By Father Robert M. Powers
I met James Massa when he arrived at St. Teresa’s in Woodside in August, 1985. At the time I was a fifth-grade teacher at St. David’s School in Manhattan and had an apartment in Sunnyside. I had recently joined the parish through the warm invitation of Father D. Joseph Finnerty, who had recently been appointed pastor.
James had just graduated after three years at Yale University’s Divinity School with a master of divinity degree. He was not the typical applicant to the seminary with his degree, and diocesan officials wondered what to do with him.
Yale Divinity had a significant Catholic presence on its faculty, and James had completed ample coursework in the Catholic tradition. He was assigned to a pastoral year internship at St. Teresa’s, with the agreement that he would spend a second year auditing courses and participating in formation sessions at the Seminary of the Immaculate Conception in Huntington, L.I.
That year of resident seminary formation never happened. The pastor, the diocese and the seminary administration saw that this candidate was not just theologically competent, but also pastorally talented. James was incredibly well formed as a man on the road to priesthood, and the formation of this disciple of Jesus Christ had occurred through his incredible self-discipline in prayer life and in all areas of his life. He had undertaken his own seminary formation for many years before his ordination.
When James began his career in seminary work at Pope John XXIII Seminary for second career vocations, I kidded him that the appointment was a bit ironic in that nearly all of his students were older than he was. Yet his work over the years at that seminary, at Huntington and at Dunwoodie has been incredibly life-giving for so many seminarians and priests. I would like to think he practiced his formation skills on me, that in a sense I was his first seminarian.
Kindness, Compassion
What I experienced in our friendship, as did so many others in our diocese, was his kindness and compassion. I had not prepared financially for the seminary, and the limited funds I had in those years came largely from my parents. James shared many a cheap meal with me, as that was all that I could afford. He rejoiced with me when ordination in 1992 brought me into relative prosperity, and both of us into better cuisine and a more comfortable standard of travel.
But if James is gentle and easy on others, he is also challenging. He demands that bottom lines have to be acknowledged, even as he empathizes, and not infrequently agonizes, with those who experience pain in having to face difficult realities. All his friends and I are better people for the time we have spent with him.
What is perhaps most endearing about this brilliant man is his self-deprecating humor, the humor that he most appreciates in others.

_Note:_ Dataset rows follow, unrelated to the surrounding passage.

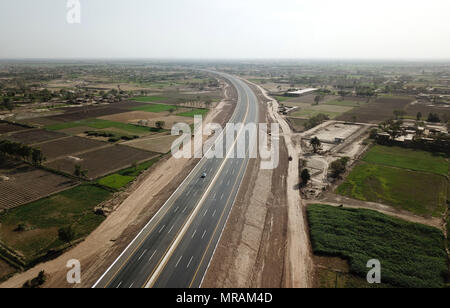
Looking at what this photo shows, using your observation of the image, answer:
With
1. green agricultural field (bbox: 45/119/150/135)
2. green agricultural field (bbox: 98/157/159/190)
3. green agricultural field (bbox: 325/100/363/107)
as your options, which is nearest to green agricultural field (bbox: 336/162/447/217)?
green agricultural field (bbox: 98/157/159/190)

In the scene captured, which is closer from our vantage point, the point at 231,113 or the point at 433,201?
the point at 433,201

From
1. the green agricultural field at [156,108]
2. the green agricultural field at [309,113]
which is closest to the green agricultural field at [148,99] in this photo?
the green agricultural field at [156,108]

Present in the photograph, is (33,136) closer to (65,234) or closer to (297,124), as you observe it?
(65,234)

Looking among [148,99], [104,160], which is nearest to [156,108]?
[148,99]

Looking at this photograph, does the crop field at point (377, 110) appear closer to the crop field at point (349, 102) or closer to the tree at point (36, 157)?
the crop field at point (349, 102)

I am sorry that Irene and Andy, his wonderful parents, did not live to see his episcopal ordination. Irene died suddenly of a heart attack in 1997. Andy had a stroke a few months later and suffered permanent paralysis. James and his sister and brother lovingly oversaw his care at Andy’s home in Clark, N.J., until Andy’s death in 2002.
I am glad to have known them because they really exemplified how good parents can teach their children by word and example how to follow Christ’s mandates to love God and neighbor. They were effective teachers who had a profound effect upon their pupils – Kathy, Jack, Bobby (who died at 36 in 1994) and James.
There is someone else I will miss on July 20 – a mutual friend of ours: Father Benedict Groeschel, C.F.R., who died last year. James audited his course in pastoral counseling at Huntington one afternoon a week during that pastoral year at St. Teresa’s.
Father Groeschel had grown up in Jersey City, where James was born and where his mother had grown up. James certainly liked him as a local, familiar character, but also admired his message as I did.
Father Groeschel challenged the Church to face a need for “the reform of the reform” – a rethinking of many of the changes in the Church that had occurred after the Second Vatican Council, and that claimed to be, but were not true to the spirit of the council.
Unlike James, Father Groeschel was gruff and unnuanced, but I believe his words were prophetic for James. When speaking of changes in religious life that had disastrous effects upon once vibrant orders and congregations, Father Groeschel would often jokingly comment with the 1960s advertising slogan, “When you’re out of Schlitz, you’re out of beer.”
I have great hope that my friend, our new auxiliary bishop, James Massa, will restock our shelves with much that has been lost. Under the guidance of the Holy Spirit, he will certainly plant seeds of revival of the Church in our diocese and elsewhere. If God wills it, we may even see revival in our time. I am happy to see elevated to the episcopate such a kind and compassionate heart and such a comprehensive mind. A shepherd’s staff belongs in his gentle hands; he will keep many within the fold and will inspire many to return.
Father Powers is the pastor of St. Patrick’s Church, Long Island City.